Bezüglich der Reisezeit empfehlen sich definitiv die Sommermonate Juni, Juli und August. Während der Juli zumeist die höchsten Temperaturen aufweist, muss man aber auch mit fast doppelt so viel Niederschlag rechnen. Meiner Meinung nach ist der Juni daher empfehlenswert und man kann seine Reise mit einem Mittsommerfest Ende Juni verbinden.
Es gibt zwei offizielle Routen auf den Kebnekaise, welche unterschiedliche Herausforderungen bieten. Vor Beginn der Wanderung sollte man sich über diese verschiedenen Möglichkeiten genauer informieren und die jeweils passende Ausrüstung vorbereiten. Die West Route ist die „familienfreundlichere“ Tour im Vergleich zur Ost Route, da man ohne Klettergurt und ohne Steigeisen auskommt.
Man trifft auf der West Route viele andere Wanderer und sieht auch Familien mit Kindern im Grundschulalter, welche diese Tour hervorragend meistern. Die zurückzulegende Distanz ist hier zwar ein wenig länger, aber man hat dafür weniger steile Passagen. Auf der Karte (siehe unteres Bild) kann man die Route schön nachvollziehen. Man sieht, dass der Weg in einem Bogen um die steilen Passagen führt, bevor man schließlich den Südgipfel des Kebnekaise erreicht.
Entlang der West Route auf den Kebnekaise
Im ersten Segment führen schmale, ausgetretene Pfade vorbei an hohen Büschen, bis man schließlich den Fuß des Toulpagorni erreicht. Von hier aus fängt man an, die ersten richtigen Höhenmeter hinter sich zu bringen. Etwas später erreicht man einen Schmelzwasserstrom, der überquert werden muss. Diese kann man – abhängig von den vorherigen Temperaturen – entweder mit ein paar kleinen Sprüngen überqueren oder es sind nasse Füße garantiert…
Hat man die Strauchgrenze überwunden, wandert man ausschließlich auf Gestein und Geröll. Nun erreicht man ein kleines Plateau, von dem aus man entweder weiter Richtung Kebnekaise läuft oder auf den Toulpagorni klettern kann. Ich empfehle, zunächst auf den Kebnekaise zu steigen, da diese Strecke durchaus anspruchsvoll ist. Wer nach dem kräfteraubenden Kebnekaise Aufstieg immer noch Kraft und Lust hat, kann den Toulpagorni vielleicht noch auf dem Rückweg bezwingen.
Wenn man Richtung Kebnekaise weiter geht, kommt nun das erste richtig anstrengende Segment. Große Findlinge und loses Geröll an einem steilen Hang bedürfen Vorsicht und bedingen festes Schuhwerk. Rote Punkte entlang des leicht ausgetretenen Pfades helfen sehr bei der Orientierung. Es ist empfehlenswert, sich an diese Route zu halten, um sich nicht unnötigen Gefahren auszusetzen. Oben angekommen, findet man ein Plateau, welches mit tausenden kleinen Steinhäufchen geschmückt ist. Zu diesem Zeitpunkt hat man die meisten Höhenmetern bereits hinter sich gelassen und ist schon fast auf Augenhöhe mit dem Kebnekaise. Allerdings bemerkt man nun auch, dass man erst noch einmal in ein Tal absteigen muss, bevor man den Gipfel erreicht.

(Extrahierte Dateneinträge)
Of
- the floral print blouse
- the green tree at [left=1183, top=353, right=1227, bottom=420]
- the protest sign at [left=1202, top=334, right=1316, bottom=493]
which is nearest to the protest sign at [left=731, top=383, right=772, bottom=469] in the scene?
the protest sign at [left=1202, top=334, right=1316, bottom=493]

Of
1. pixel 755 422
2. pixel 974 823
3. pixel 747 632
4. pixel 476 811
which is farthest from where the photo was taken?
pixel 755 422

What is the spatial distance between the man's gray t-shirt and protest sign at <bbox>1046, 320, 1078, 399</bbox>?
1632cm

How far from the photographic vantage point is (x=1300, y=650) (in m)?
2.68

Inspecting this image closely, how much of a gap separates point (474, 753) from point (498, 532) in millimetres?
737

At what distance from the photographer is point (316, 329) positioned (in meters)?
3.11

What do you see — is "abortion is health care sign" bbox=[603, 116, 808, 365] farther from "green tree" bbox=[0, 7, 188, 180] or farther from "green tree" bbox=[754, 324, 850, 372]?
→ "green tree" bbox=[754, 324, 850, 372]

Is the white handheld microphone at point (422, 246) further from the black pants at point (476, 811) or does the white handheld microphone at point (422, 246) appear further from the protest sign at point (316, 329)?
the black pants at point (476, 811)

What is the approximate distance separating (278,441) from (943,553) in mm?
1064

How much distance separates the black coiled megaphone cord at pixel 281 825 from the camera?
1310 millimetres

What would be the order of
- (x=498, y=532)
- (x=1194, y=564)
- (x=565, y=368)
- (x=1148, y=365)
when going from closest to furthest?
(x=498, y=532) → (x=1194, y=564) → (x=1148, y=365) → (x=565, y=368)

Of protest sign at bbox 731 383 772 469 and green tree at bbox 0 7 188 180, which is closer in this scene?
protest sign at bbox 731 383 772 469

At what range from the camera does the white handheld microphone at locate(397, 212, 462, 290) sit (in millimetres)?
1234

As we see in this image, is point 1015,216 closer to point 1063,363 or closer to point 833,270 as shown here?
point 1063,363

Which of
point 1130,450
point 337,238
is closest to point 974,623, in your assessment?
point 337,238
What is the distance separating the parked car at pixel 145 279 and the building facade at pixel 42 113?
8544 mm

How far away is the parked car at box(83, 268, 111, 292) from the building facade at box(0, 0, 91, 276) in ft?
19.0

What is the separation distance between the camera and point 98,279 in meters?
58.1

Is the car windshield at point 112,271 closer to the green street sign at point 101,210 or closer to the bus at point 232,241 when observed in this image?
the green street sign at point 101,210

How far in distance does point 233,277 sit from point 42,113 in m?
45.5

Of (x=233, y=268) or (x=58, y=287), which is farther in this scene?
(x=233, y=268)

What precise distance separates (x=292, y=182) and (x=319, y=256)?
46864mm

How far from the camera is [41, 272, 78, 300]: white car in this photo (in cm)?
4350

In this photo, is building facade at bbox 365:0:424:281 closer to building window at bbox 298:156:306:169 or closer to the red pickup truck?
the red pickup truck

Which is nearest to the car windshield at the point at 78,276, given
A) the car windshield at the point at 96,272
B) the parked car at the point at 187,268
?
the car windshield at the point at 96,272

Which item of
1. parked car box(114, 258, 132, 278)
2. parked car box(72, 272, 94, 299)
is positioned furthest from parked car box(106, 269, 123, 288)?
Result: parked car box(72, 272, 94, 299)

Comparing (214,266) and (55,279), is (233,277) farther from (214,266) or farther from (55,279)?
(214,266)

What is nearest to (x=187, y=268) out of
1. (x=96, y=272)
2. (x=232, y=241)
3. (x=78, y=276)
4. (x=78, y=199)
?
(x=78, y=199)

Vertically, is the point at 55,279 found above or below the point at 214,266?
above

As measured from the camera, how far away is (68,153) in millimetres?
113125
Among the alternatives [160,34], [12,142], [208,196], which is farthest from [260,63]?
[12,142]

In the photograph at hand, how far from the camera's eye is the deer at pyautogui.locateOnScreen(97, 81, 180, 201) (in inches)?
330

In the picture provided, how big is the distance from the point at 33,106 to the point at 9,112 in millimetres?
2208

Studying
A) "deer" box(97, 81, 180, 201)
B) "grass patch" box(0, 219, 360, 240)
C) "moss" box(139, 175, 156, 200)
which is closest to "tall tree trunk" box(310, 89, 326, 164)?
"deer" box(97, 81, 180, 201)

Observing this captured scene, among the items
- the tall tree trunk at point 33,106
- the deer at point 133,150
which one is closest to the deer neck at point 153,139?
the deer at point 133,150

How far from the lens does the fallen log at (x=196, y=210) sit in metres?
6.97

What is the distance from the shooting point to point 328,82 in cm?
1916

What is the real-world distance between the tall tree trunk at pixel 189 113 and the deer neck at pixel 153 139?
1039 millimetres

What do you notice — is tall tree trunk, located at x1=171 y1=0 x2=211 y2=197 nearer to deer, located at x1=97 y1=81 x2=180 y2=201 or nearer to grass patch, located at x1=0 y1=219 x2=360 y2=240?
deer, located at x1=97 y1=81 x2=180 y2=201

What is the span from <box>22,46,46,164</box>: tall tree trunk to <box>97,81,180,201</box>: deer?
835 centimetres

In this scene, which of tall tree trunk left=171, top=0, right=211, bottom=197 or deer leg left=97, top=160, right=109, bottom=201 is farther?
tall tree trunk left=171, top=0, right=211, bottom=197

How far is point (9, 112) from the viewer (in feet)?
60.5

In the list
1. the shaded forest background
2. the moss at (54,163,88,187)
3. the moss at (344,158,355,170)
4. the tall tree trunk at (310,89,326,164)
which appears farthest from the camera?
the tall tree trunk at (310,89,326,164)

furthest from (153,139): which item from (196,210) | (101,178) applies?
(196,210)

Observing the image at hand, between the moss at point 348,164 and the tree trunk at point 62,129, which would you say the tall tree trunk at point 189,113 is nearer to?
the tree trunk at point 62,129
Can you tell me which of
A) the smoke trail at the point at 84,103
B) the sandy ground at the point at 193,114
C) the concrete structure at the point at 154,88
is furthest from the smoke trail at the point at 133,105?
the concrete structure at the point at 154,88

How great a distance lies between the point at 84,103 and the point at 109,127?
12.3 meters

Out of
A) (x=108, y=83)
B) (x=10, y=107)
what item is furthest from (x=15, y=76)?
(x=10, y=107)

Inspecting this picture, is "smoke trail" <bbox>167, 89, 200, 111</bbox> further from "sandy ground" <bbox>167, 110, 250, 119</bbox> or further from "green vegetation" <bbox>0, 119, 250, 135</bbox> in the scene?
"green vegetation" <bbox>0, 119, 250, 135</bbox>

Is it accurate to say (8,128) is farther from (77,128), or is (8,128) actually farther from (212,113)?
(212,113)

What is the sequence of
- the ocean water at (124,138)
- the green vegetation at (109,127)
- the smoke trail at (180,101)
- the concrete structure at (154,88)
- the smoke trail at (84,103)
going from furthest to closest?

Aufgabenstellung:
a: Kopiere aus dem Text über den Kebnekaise wortgleich den Abschnitt, der mit den Worten „Bezüglich der Reisezeit“ anfängt und mit „ohne Steigeisen auskommt.“ aufhört.
b: Zähle alle Monate auf, die im Text über den Kebnekaise genannt werden.
c: Beantworte zum Text über den Kebnekaise diese Fragen:
(i) In welchem Monat ist es laut Text meistens am wärmsten?
(ii) Ohne welche zwei Ausrüstungsstücke kommt man auf der West Route aus?
(iii) Was hilft am steilen Hang mit Findlingen und Geröll bei der Orientierung?

Lösungen:
a:
Bezüglich der Reisezeit empfehlen sich definitiv die Sommermonate Juni, Juli und August. Während der Juli zumeist die höchsten Temperaturen aufweist, muss man aber auch mit fast doppelt so viel Niederschlag rechnen. Meiner Meinung nach ist der Juni daher empfehlenswert und man kann seine Reise mit einem Mittsommerfest Ende Juni verbinden.
Es gibt zwei offizielle Routen auf den Kebnekaise, welche unterschiedliche Herausforderungen bieten. Vor Beginn der Wanderung sollte man sich über diese verschiedenen Möglichkeiten genauer informieren und die jeweils passende Ausrüstung vorbereiten. Die West Route ist die „familienfreundlichere“ Tour im Vergleich zur Ost Route, da man ohne Klettergurt und ohne Steigeisen auskommt.

b: Juni, Juli, August

c:
(i) Im Juli.
(ii) Ohne Klettergurt und ohne Steigeisen.
(iii) Rote Punkte entlang des leicht ausgetretenen Pfades.